A simple AWS Lambda function that extracts Key-Value pairs from an image using AWS Textract for people who would "prefer not to."
This Lambda function takes in an S3 reference and spits back out all of the Key Value pairs that AWS Textract can find.
None of this works without an AWS CLI installed and configured. Follow these instructions to set that up.
To start, run
npm install // install dependencies, for publish and update helpers
touch .env // create a file for environment variables
In your .env
file, you need 2 keys: FUNCTION_NAME
and ROLE_ARN
. FUNCTION_NAME
is what you'd like to name your deployment of this Lambda function. The ROLE_ARN
is the AWS role that you want your deployment of this Lambda function to assume. In order for this to work, your role needs both S3 and Textract access.
So, an example .env
file:
FUNCTION_NAME=bartlebyExtract
ROLE_ARN=arn:aws:iam::99999999999:role/foo_bar_baz
With all of this in place, you're ready to deploy your Lambda function!

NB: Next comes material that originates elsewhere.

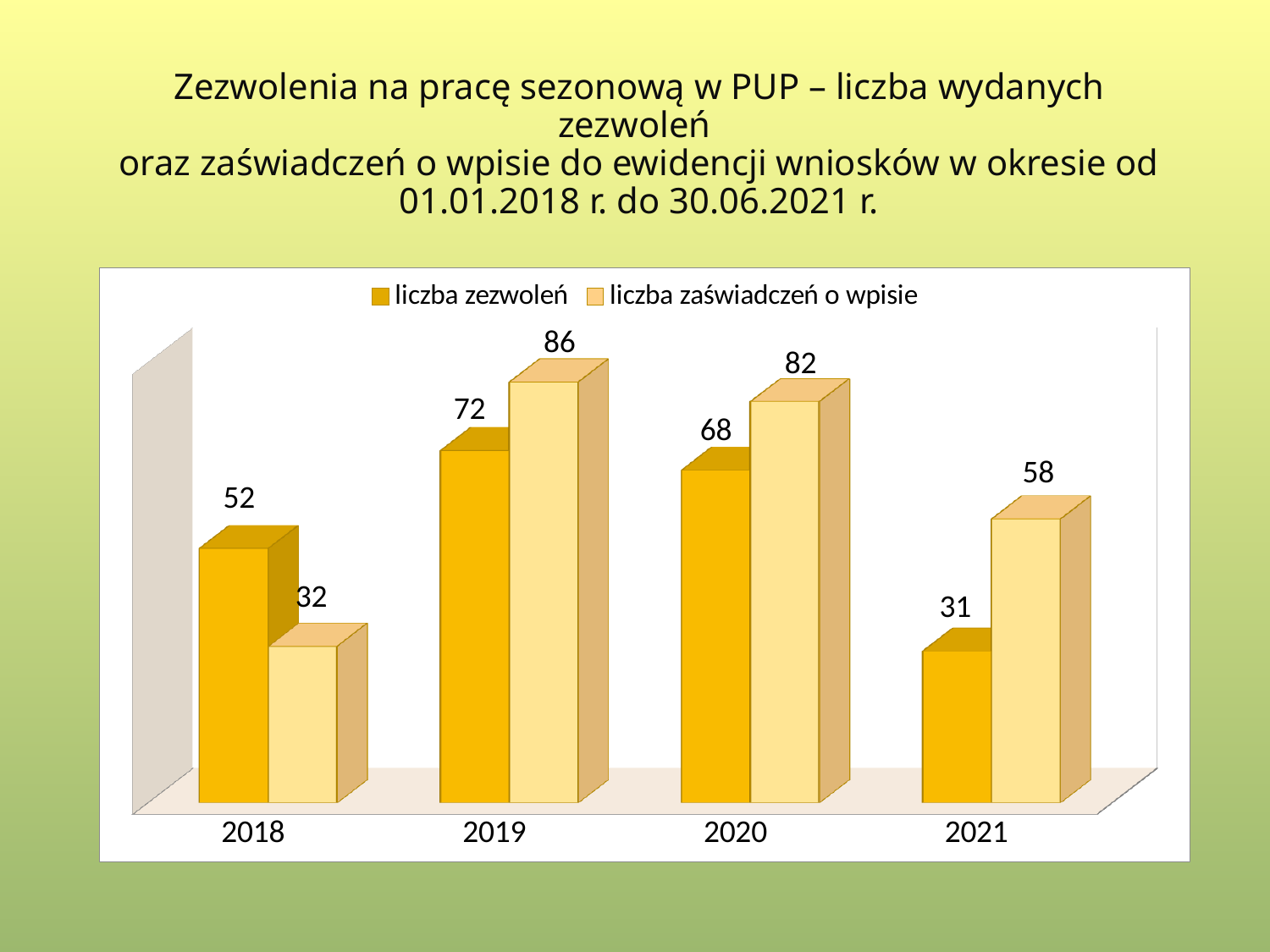
Which is larger in 2018: 'liczba zezwoleń' or 'liczba zaświadczeń o wpisie'? liczba zezwoleń What is the value of 'liczba zezwoleń' for 2019? 72 Does 'liczba zezwoleń' rise or fall from 2019 to 2021? fall How many series does the legend list? 2 How many years are shown on the x axis? 4 What is the difference between 'liczba zezwoleń' in 2019 and in 2021? 41 Which year has the highest value for 'liczba zezwoleń'? 2019 Which year has the lowest value for 'liczba zaświadczeń o wpisie'? 2018 What kind of chart is shown on the slide? bar chart What is the difference between 'liczba zaświadczeń o wpisie' and 'liczba zezwoleń' in 2020? 14 What is the value of 'liczba zaświadczeń o wpisie' for 2018? 32 What is the value of 'liczba zaświadczeń o wpisie' for 2021? 58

There are 2 basic scripts to help with development:
npm run publish_lambda
will publish the function, and,
npm run update_lambda
, to update the function if you make any changes to the code.
The Lambda event requires 2 arguments, and accepts 3.
{
"Bucket": "bartleby", // bucket name, required
"Name": "fake-w2-forms.jpg", // s3 object name, required
"condense": false // explained below, optional
}
If condense is true, you can expect a return object that looks like this
[
{
"key": "Name:",
"value": "Bartleby"
},
{
"key": "Occupation",
"value": "the Scrivener"
},
...
]
Otherwise, if condense is false or not included, each word of both the key and value are separated into their own object and include AWS's confidence score in those individual words.
[
{
"key": [
{
"text": "Name:",
"confidence": 99.93144989013672
}
],
"value": [
{
"text": "Bartleby",
"confidence": 97.45654345654
}
]
},
{
"key": [
{
"text": "Occupation:",
"confidence": 96.93144989013672
}
],
"value": [
{
"text": "the",
"confidence": 99.9874289879
},
{
"text": "Scrivener",
"confidence": 99.8758549483
}
]
}
]
Would love to include a "Tables" event param that could also return table data in CSV form if possible.